Le président de la Transition a tenté de rassurer ses partisans. « Il faut avoir une vision (...) Je suis la solution aujourd'hui, et je le serai encore demain », a-t-il lancé. Les propositions d'Andry Rajoelina n'ont pas caché sa volonté de se maintenir au pouvoir en contournant le « ni...ni ».

Par cette proposition, il pourra mener son camp durant les élections législatives en tant que président de la Transition. Il misera sur la série d'inaugurations des réalisations, pour commencer samedi à Toamasina, des logements sociaux, du nouvel Hôtel de ville, des rues dans la capitale de la région d'Atsinanana. Son offensive vise à obtenir la majorité au Parlement afin d'avoir le monopole du pouvoir de légiférer.

Pas une mince affaire

Si ce scénario se réalise, Andry Rajoelina pourrait récupérer le pouvoir en devenant le Premier ministre d'un Exécutif « monocéphale » jusqu'aux présidentielles. Mais il pourrait également se permettre le luxe de désigner un chef du gouvernement issu de son camp tout en restant chef de l'État.

Un tel scénario nécessite que l'inversion du calendrier électoral soit acceptée, ce qui n'est pas une mince affaire. Le calendrier actuel a été décidé par la Commission électorale nationale indépendante pour la transition et les experts des Nations unies, il a été accepté par l'ensemble des partenaires techniques et financiers. Il comporte certains objectifs, tels le regroupement des formations politiques afin d'assainir la société politique. La question qui se pose concerne la réaction de la présidence de la Transition si sa proposition est refusée.

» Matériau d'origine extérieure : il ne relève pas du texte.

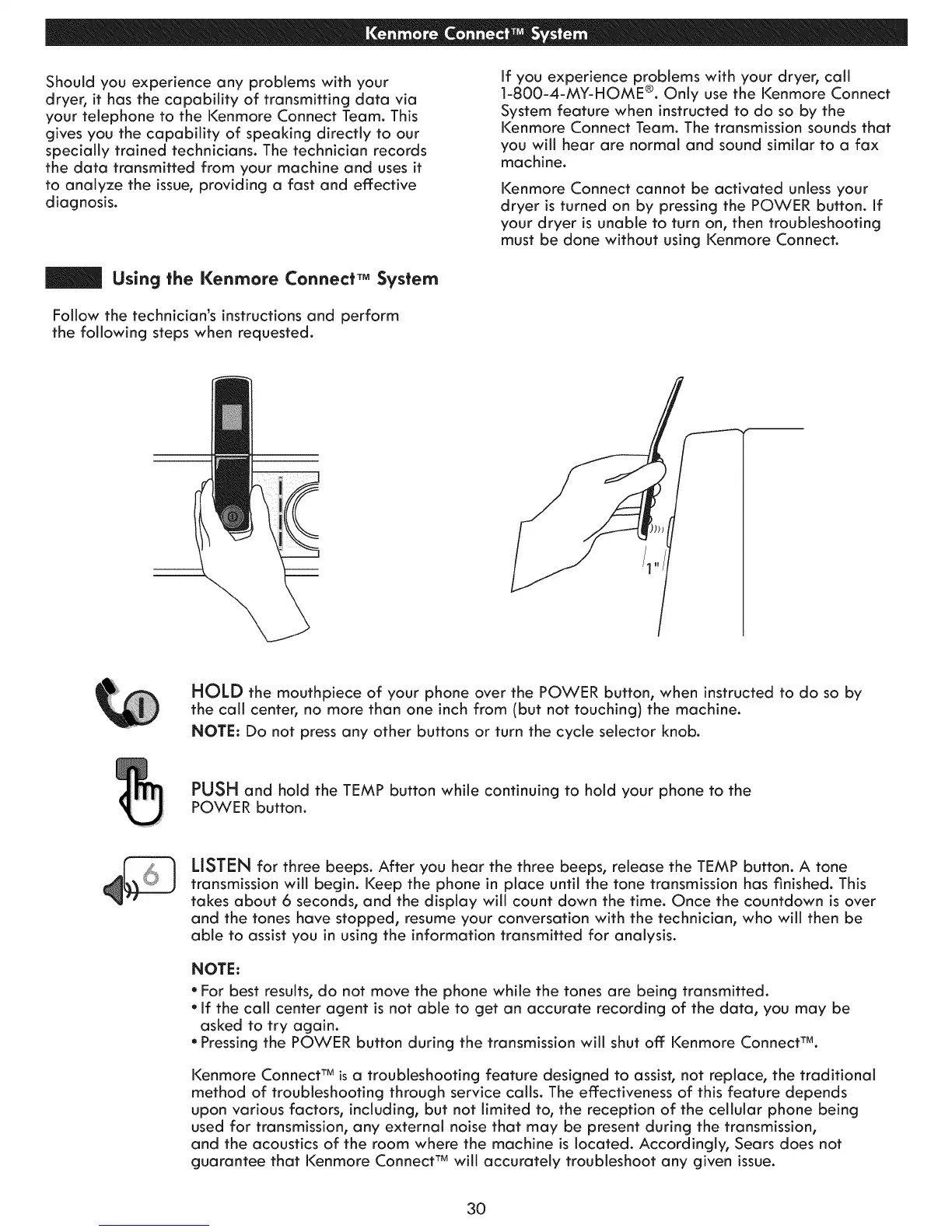 Kenmore Connect™ System

Should you experience any problems with your dryer, it has the capability of transmitting data via your telephone to the Kenmore Connect Team. This gives you the capability of speaking directly to our specially trained technicians. The technician records the data transmitted from your machine and uses it to analyze the issue, providing a fast and effective diagnosis.

If you experience problems with your dryer, call 1-800-4-MY-HOME®. Only use the Kenmore Connect System feature when instructed to do so by the Kenmore Connect Team. The transmission sounds that you will hear are normal and sound similar to a fax machine.

Kenmore Connect cannot be activated unless your dryer is turned on by pressing the POWER button. If your dryer is unable to turn on, then troubleshooting must be done without using Kenmore Connect.

Using the Kenmore Connect™ System

Follow the technician's instructions and perform the following steps when requested.

1"

HOLD the mouthpiece of your phone over the POWER button, when instructed to do so by the call center, no more than one inch from (but not touching) the machine.

NOTE: Do not press any other buttons or turn the cycle selector knob.

PUSH and hold the TEMP button while continuing to hold your phone to the POWER button.

6

LISTEN for three beeps. After you hear the three beeps, release the TEMP button. A tone transmission will begin. Keep the phone in place until the tone transmission has finished. This takes about 6 seconds, and the display will count down the time. Once the countdown is over and the tones have stopped, resume your conversation with the technician, who will then be able to assist you in using the information transmitted for analysis.

NOTE:
• For best results, do not move the phone while the tones are being transmitted.
• If the call center agent is not able to get an accurate recording of the data, you may be asked to try again.
• Pressing the POWER button during the transmission will shut off Kenmore Connect™.

Kenmore Connect™ is a troubleshooting feature designed to assist, not replace, the traditional method of troubleshooting through service calls. The effectiveness of this feature depends upon various factors, including, but not limited to, the reception of the cellular phone being used for transmission, any external noise that may be present during the transmission, and the acoustics of the room where the machine is located. Accordingly, Sears does not guarantee that Kenmore Connect™ will accurately troubleshoot any given issue.

30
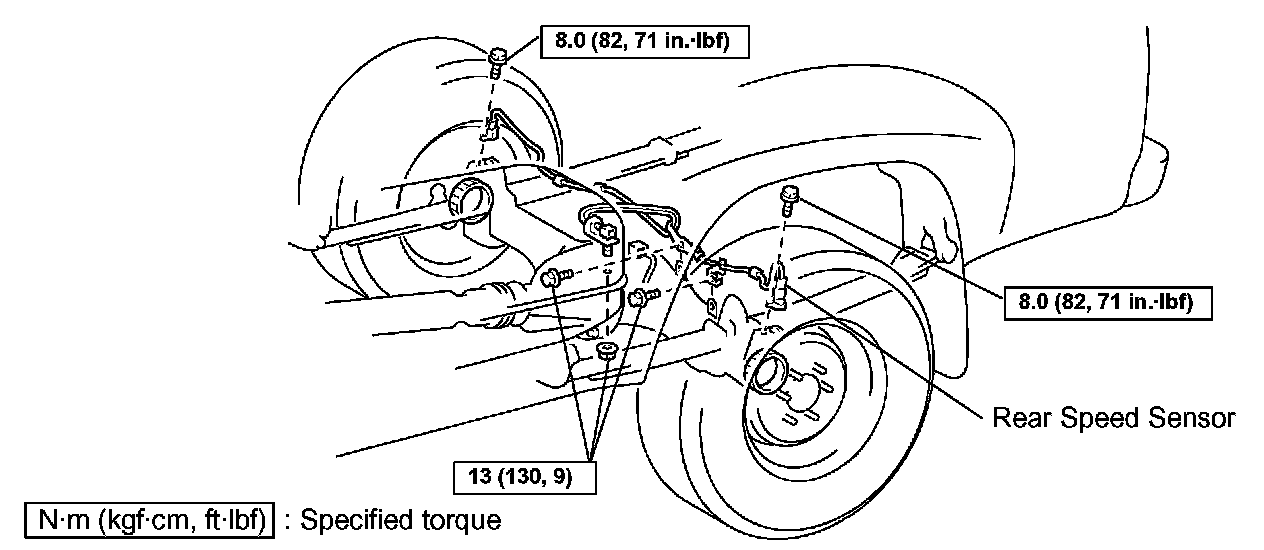 8.0 (82, 71 in.·lbf)

8.0 (82, 71 in.·lbf)

Rear Speed Sensor

13 (130, 9)

N·m (kgf·cm, ft·lbf) : Specified torque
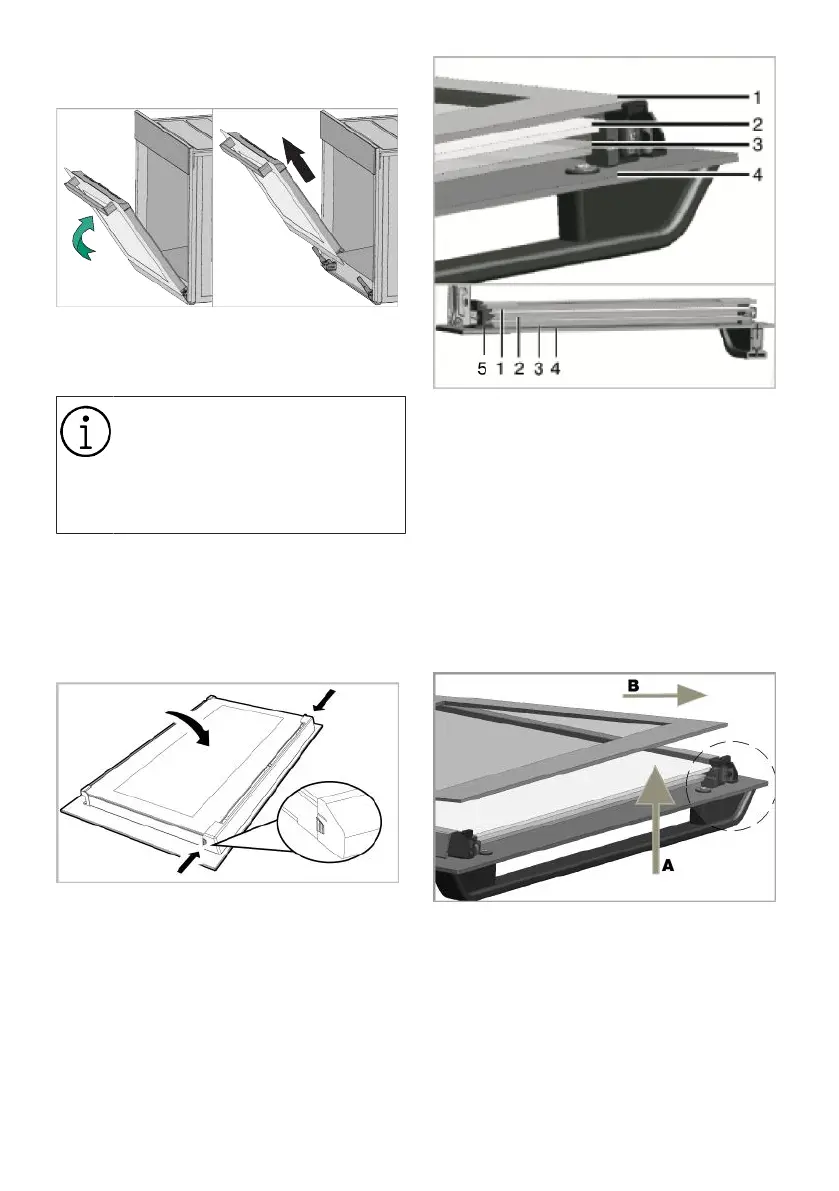 1
2
3
4
5 1 2 3 4

B
A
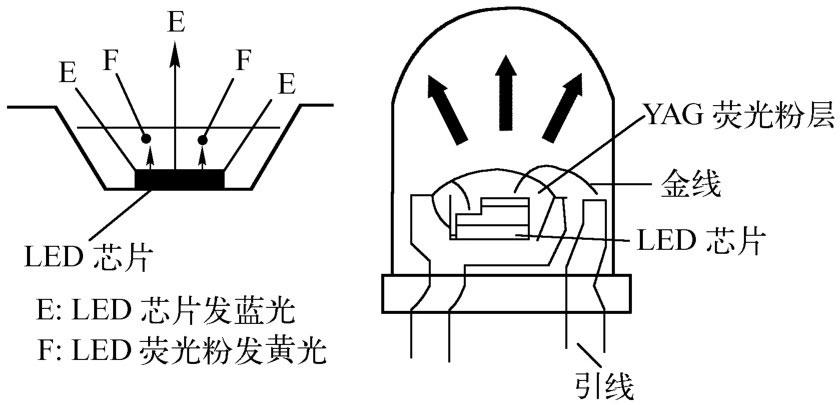 E
E
F
F
E

LED 芯片

E: LED 芯片发蓝光
F: LED 荧光粉发黄光

YAG 荧光粉层
金线
LED 芯片
引线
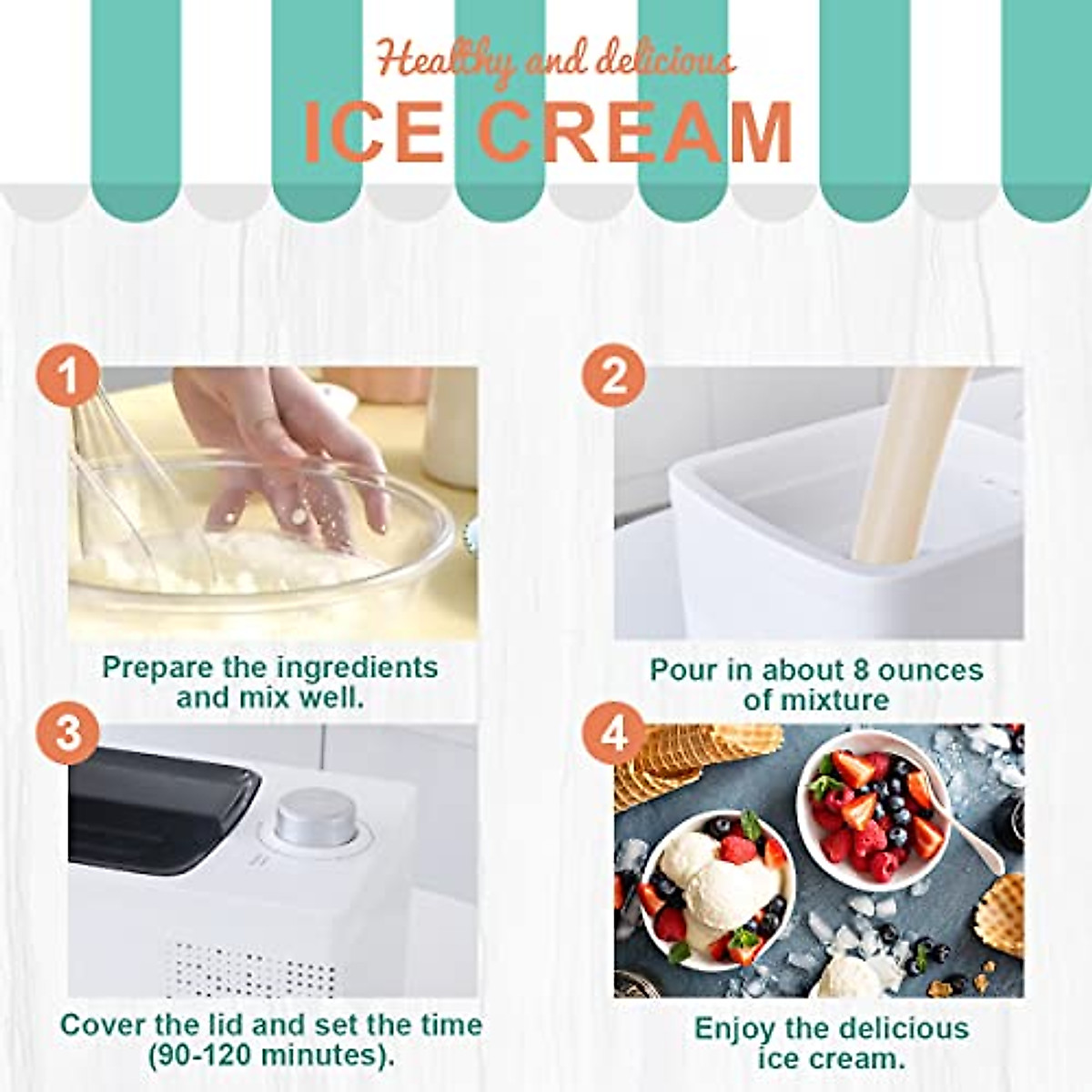 Healthy and delicious
ICE CREAM

1
Prepare the ingredients and mix well.

2
Pour in about 8 ounces of mixture

3
Cover the lid and set the time (90-120 minutes).

4
Enjoy the delicious ice cream.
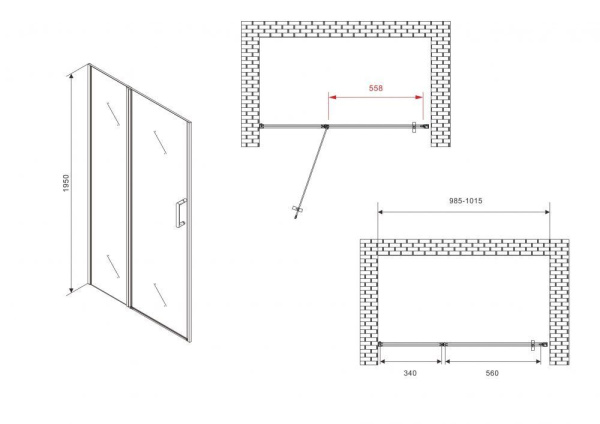 1950

558

985-1015

340

560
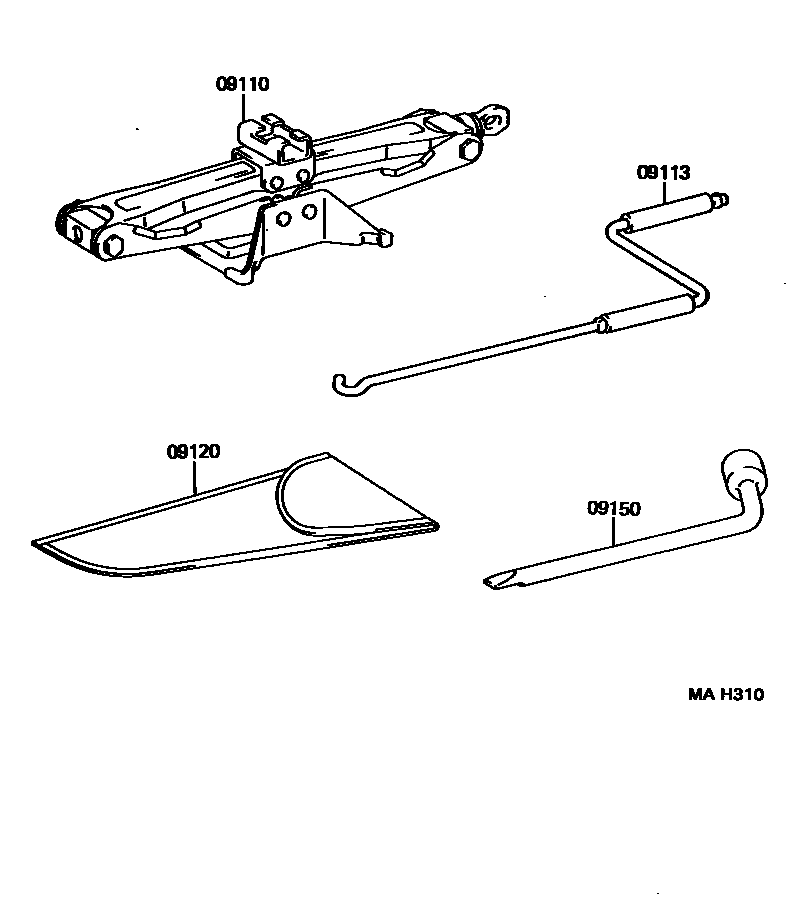 09110

09113

09120

09150

MA H310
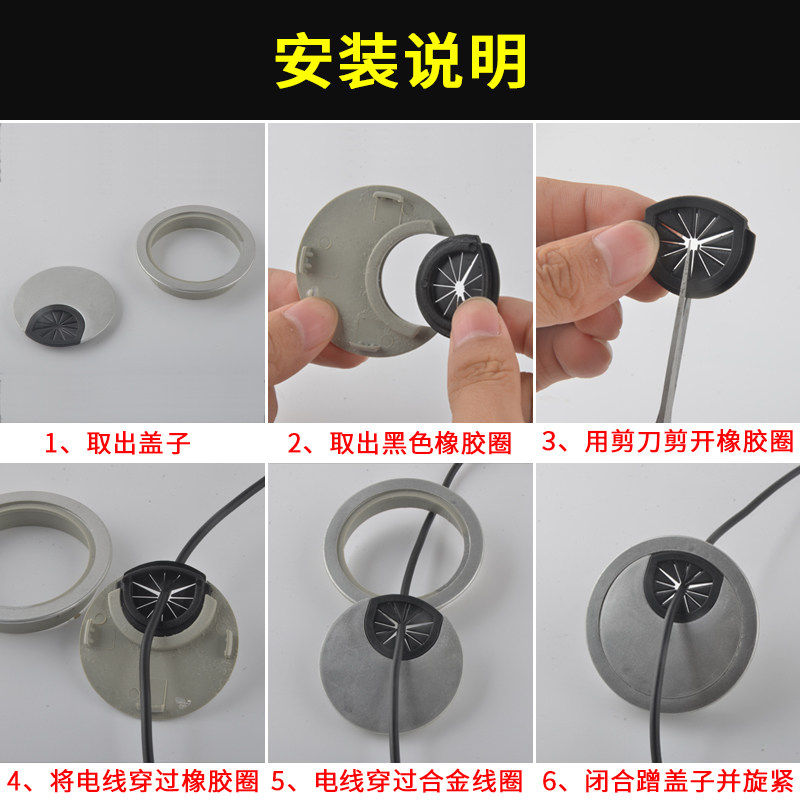 安装说明

1、取出盖子

2、取出黑色橡胶圈

3、用剪刀剪开橡胶圈

4、将电线穿过橡胶圈

5、电线穿过合金线圈

6、闭合蹭盖子并旋紧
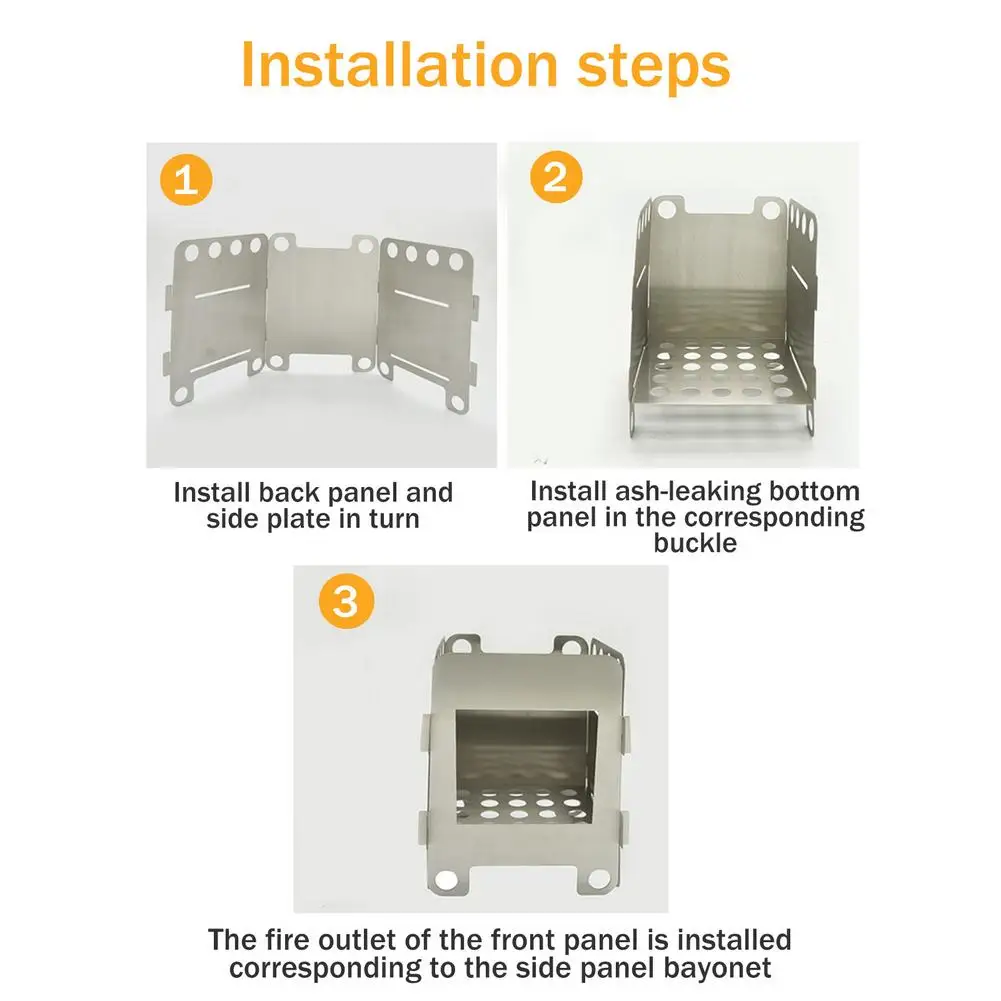 Installation steps

1

Install back panel and side plate in turn

2

Install ash-leaking bottom panel in the corresponding buckle

3

The fire outlet of the front panel is installed corresponding to the side panel bayonet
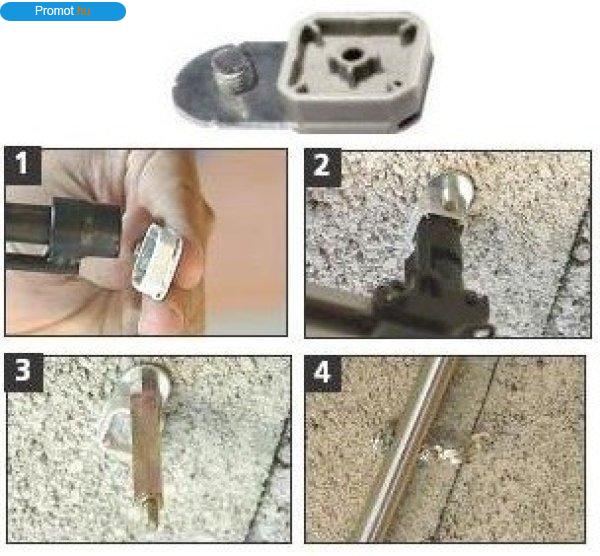 Promot.hu

1

2

3

4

Yvette Sylla, ancienne ministre des Affaires étrangères « salue le geste patriotique » d'Andry Rajoelina. « Cela devrait permettre d'apporter un apaisement à la situation politique », a soutenu la présidente du parti Malagasy Mandroso (MAMAN). Elle « soutient la proposition d'organiser la députation avant les présidentielles » car « l'essentiel est d'avoir des scrutins ».

La partie n'est pas gagnée d'avance pour le chef de l'État. Mamy Rakotoarivelo, président du Congrès et chef de délégation de la mouvance Ravalomanana, s'est réjoui du « respect de la décision de la SADC » dans une « réaction à chaud ». « C'est une étape qui mène vers l'apaisement, mais ce n'est pas suffisant », a-t-il poursuivi, revenant à la charge pour contrecarrer toute velléité d'interdire le retour de Marc Ravalomanana au pays.

Le président de la Chambre basse « n'est pas d'accord avec la recherche de contreparties au désistement du président de la Transition ». Il a insisté sur l'« application de la Feuille de route dans sa totalité, dont les mesures d'apaisement avant les élections (...) Nous avons besoin d'un climat d'apaisement sans nous limiter à une déclaration d'intention, sinon il n'y aura pas d'élections crédibles et acceptées par tous », a-t-il prévenu.

Mamy Rakotoarivelo « n'est pas contre le débat » sur l'inversion du calendrier électoral. « Mais on a l'impression d'entrer sur le terrain pour disputer un match avant de changer les règles du jeu », a-t-il ironisé, tout en s'interrogeant sur la réaction de la communauté internationale à cette annonce.